Will a larger resistor affect the performance of the motor?

Incress the *wattage*, the wattage changes the size of the resistor, you'd keep the same resistance, and hence the circuit will never know the diffrence.

Extra wattage just means the resistors stay cooler at X power because they are bigger and hence have more surface area to disipate heat.

Pertty sure those are 1/2W resistors. Might be 1W.
2W resistors come in square packages typical btw.

dp
07-30-2011, 02:22 PM
Non-linear pots are often referred to as audio taper. Volume controls are designed to allow for our logarithmic hearing and to prevent a little bit of adjustment from knocking down the walls of your condo.

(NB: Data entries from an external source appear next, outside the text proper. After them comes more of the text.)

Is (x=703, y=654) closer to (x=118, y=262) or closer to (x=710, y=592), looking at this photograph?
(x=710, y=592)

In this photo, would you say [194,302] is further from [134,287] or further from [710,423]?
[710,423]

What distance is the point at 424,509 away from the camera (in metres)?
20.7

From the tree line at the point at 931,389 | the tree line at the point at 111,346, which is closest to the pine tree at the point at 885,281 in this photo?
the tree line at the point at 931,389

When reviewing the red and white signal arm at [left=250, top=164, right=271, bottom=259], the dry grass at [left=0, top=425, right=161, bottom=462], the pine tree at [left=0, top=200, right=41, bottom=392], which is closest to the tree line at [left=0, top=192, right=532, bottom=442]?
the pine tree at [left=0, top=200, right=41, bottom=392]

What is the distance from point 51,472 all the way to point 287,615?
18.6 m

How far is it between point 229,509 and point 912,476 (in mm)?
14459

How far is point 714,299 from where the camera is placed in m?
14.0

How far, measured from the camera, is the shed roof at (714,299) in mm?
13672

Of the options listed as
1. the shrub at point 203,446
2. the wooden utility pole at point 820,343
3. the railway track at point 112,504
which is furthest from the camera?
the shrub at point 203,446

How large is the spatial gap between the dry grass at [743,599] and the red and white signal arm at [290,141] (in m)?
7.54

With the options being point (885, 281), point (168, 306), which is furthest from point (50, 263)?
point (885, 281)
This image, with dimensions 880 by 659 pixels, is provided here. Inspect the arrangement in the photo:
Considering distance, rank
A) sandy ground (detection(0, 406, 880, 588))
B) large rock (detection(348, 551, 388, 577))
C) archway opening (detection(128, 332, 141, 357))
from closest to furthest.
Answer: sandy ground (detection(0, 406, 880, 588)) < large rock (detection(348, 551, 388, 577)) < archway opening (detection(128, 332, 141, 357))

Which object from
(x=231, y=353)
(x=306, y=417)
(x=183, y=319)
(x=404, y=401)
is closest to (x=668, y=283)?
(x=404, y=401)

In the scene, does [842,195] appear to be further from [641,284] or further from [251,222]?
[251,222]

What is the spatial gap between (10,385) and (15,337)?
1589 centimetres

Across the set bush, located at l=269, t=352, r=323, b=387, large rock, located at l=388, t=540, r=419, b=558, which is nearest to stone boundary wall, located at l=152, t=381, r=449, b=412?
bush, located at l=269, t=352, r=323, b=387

With a linear pot any repeated fraction of rotation of the dial will result in exactly the same change in resistance. The first 1/8th turn is identical to the last. Not so for others. This is measured between either end terminal, and the center terminal.

As an aside, pots are nice voltage dividers but pi$$ poor current controllers unless care is taken because the area of the device in use changes with the rotation of the knob. At either end, very little of the physical device is being used and so a little current goes a long way toward smoking it. The workaround is to add series resistance either to the wiper where it will affect the full range of the pot, or at either or both end terminals of the pot.

This site seems to have wrapped it all up:

http://pdf.directindustry.com/pdf/bourns/the-potentiometer-handbook/11910-40708.html

MaxHeadRoom
07-30-2011, 02:36 PM
Also, the motors, while rated at 2HP don't seem to really give that kind of power. I think these were surplus treadmill motors.

One. Be very suspicious of the HP quoted for ex-treadmill motors, you just have to compare the size with a normal industrial rated one.
Two. These kind of drives often have current limit built in, in the case of the KB or Baldor, they come with plug in current limit resistor that is selected according to the size of the motor.
Max.

davidwdyer
07-30-2011, 03:04 PM
Sorry I'm still a little confused about the resistor question.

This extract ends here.